------ DATA EXTRACTS
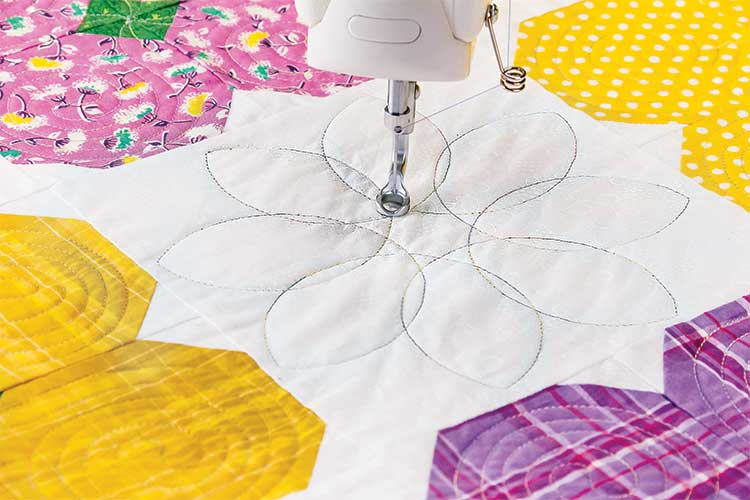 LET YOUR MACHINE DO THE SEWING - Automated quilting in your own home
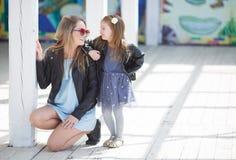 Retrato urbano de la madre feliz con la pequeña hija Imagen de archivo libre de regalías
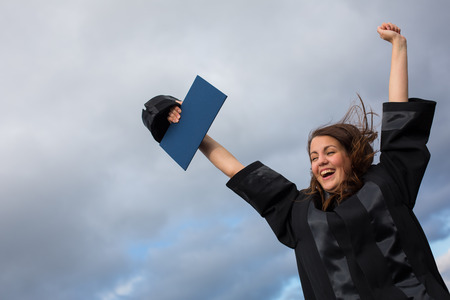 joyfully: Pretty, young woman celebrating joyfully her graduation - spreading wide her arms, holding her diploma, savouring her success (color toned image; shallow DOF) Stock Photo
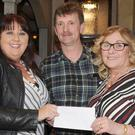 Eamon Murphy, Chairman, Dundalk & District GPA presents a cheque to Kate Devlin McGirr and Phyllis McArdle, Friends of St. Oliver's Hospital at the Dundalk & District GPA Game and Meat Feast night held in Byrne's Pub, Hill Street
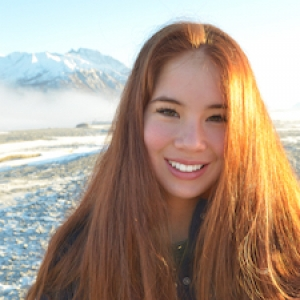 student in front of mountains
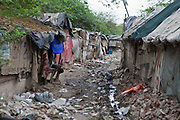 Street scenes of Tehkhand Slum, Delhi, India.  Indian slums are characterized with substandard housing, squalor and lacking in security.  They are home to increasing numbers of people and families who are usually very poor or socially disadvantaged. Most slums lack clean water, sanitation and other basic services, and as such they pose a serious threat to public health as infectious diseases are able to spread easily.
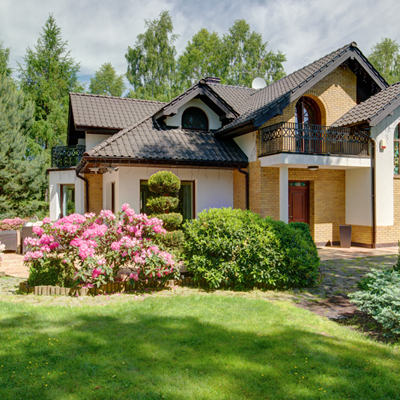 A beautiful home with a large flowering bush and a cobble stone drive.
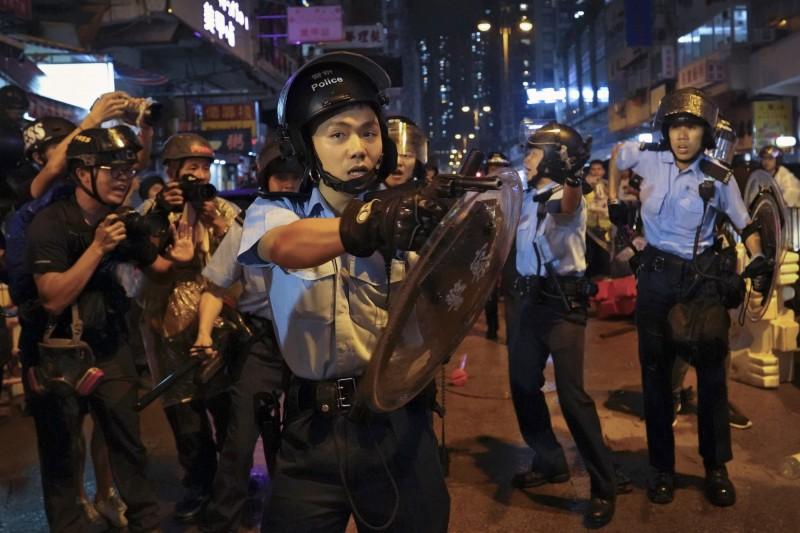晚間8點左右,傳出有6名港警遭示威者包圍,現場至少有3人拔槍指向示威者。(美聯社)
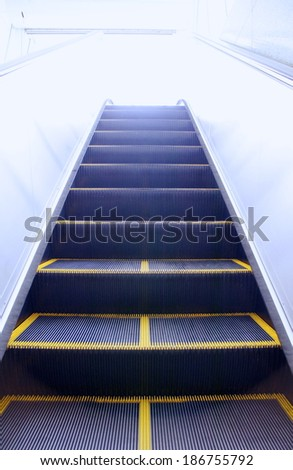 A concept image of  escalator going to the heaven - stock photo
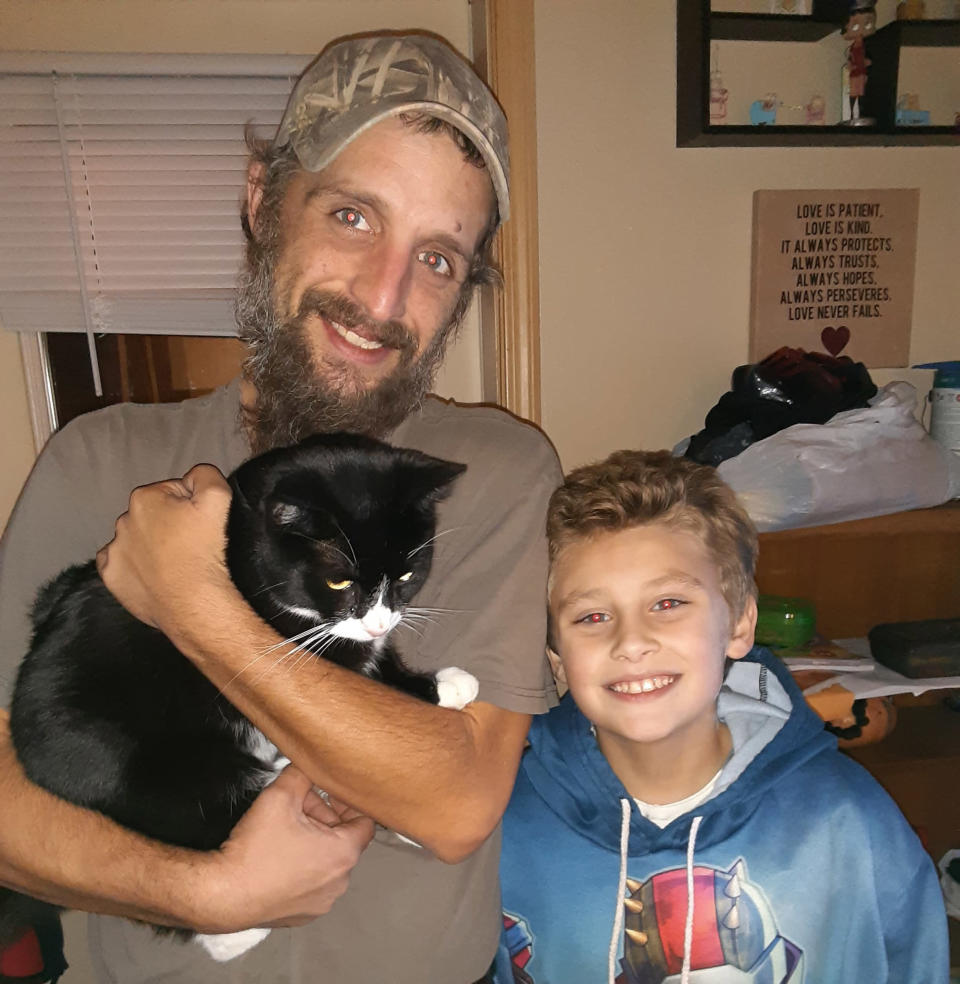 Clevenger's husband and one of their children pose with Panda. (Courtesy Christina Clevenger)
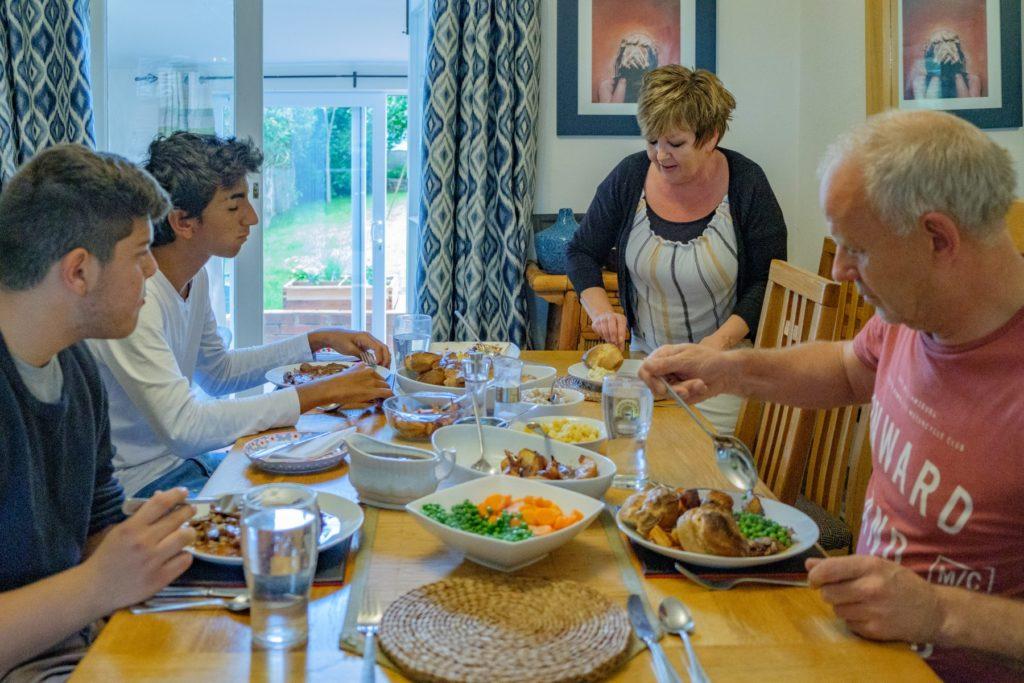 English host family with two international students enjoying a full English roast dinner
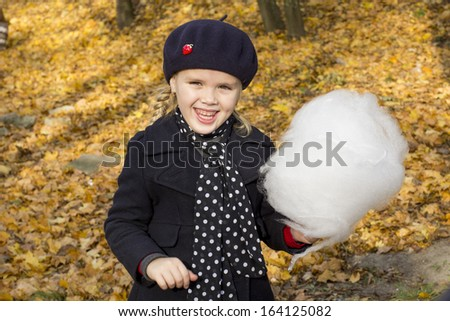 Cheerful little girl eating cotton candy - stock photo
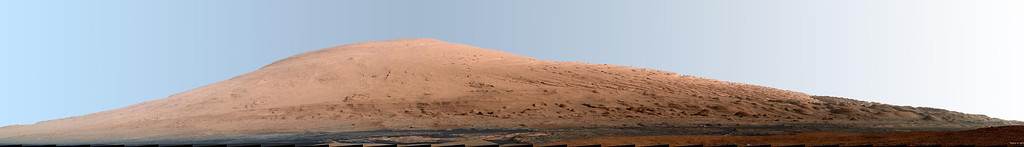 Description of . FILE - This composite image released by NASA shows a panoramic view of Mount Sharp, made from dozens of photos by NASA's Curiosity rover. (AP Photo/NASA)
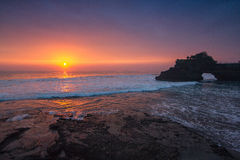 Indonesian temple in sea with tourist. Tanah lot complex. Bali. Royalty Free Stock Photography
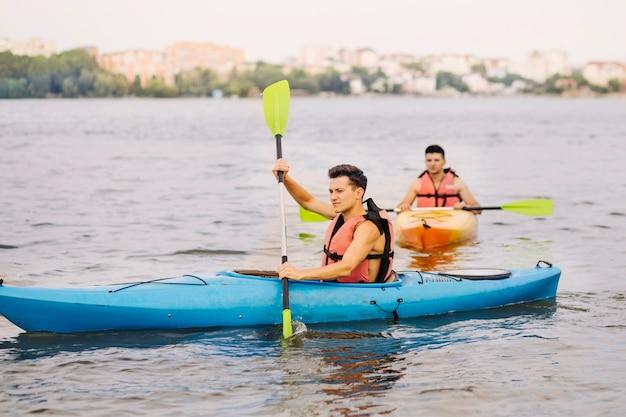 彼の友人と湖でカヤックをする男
------------
_WHAT TO DO_:
The records above must be output exactly, except for their pictures.

_ANSWER SECTION_:
 LET YOUR MACHINE DO THE SEWING - Automated quilting in your own home
 Retrato urbano de la madre feliz con la pequeña hija Imagen de archivo libre de regalías
 joyfully: Pretty, young woman celebrating joyfully her graduation - spreading wide her arms, holding her diploma, savouring her success (color toned image; shallow DOF) Stock Photo
 Eamon Murphy, Chairman, Dundalk & District GPA presents a cheque to Kate Devlin McGirr and Phyllis McArdle, Friends of St. Oliver's Hospital at the Dundalk & District GPA Game and Meat Feast night held in Byrne's Pub, Hill Street
 student in front of mountains
 Street scenes of Tehkhand Slum, Delhi, India.  Indian slums are characterized with substandard housing, squalor and lacking in security.  They are home to increasing numbers of people and families who are usually very poor or socially disadvantaged. Most slums lack clean water, sanitation and other basic services, and as such they pose a serious threat to public health as infectious diseases are able to spread easily.
 A beautiful home with a large flowering bush and a cobble stone drive.
晚間8點左右,傳出有6名港警遭示威者包圍,現場至少有3人拔槍指向示威者。(美聯社)
 A concept image of  escalator going to the heaven - stock photo
 Clevenger's husband and one of their children pose with Panda. (Courtesy Christina Clevenger)
 English host family with two international students enjoying a full English roast dinner
 Cheerful little girl eating cotton candy - stock photo
 Description of . FILE - This composite image released by NASA shows a panoramic view of Mount Sharp, made from dozens of photos by NASA's Curiosity rover. (AP Photo/NASA)
 Indonesian temple in sea with tourist. Tanah lot complex. Bali. Royalty Free Stock Photography
 彼の友人と湖でカヤックをする男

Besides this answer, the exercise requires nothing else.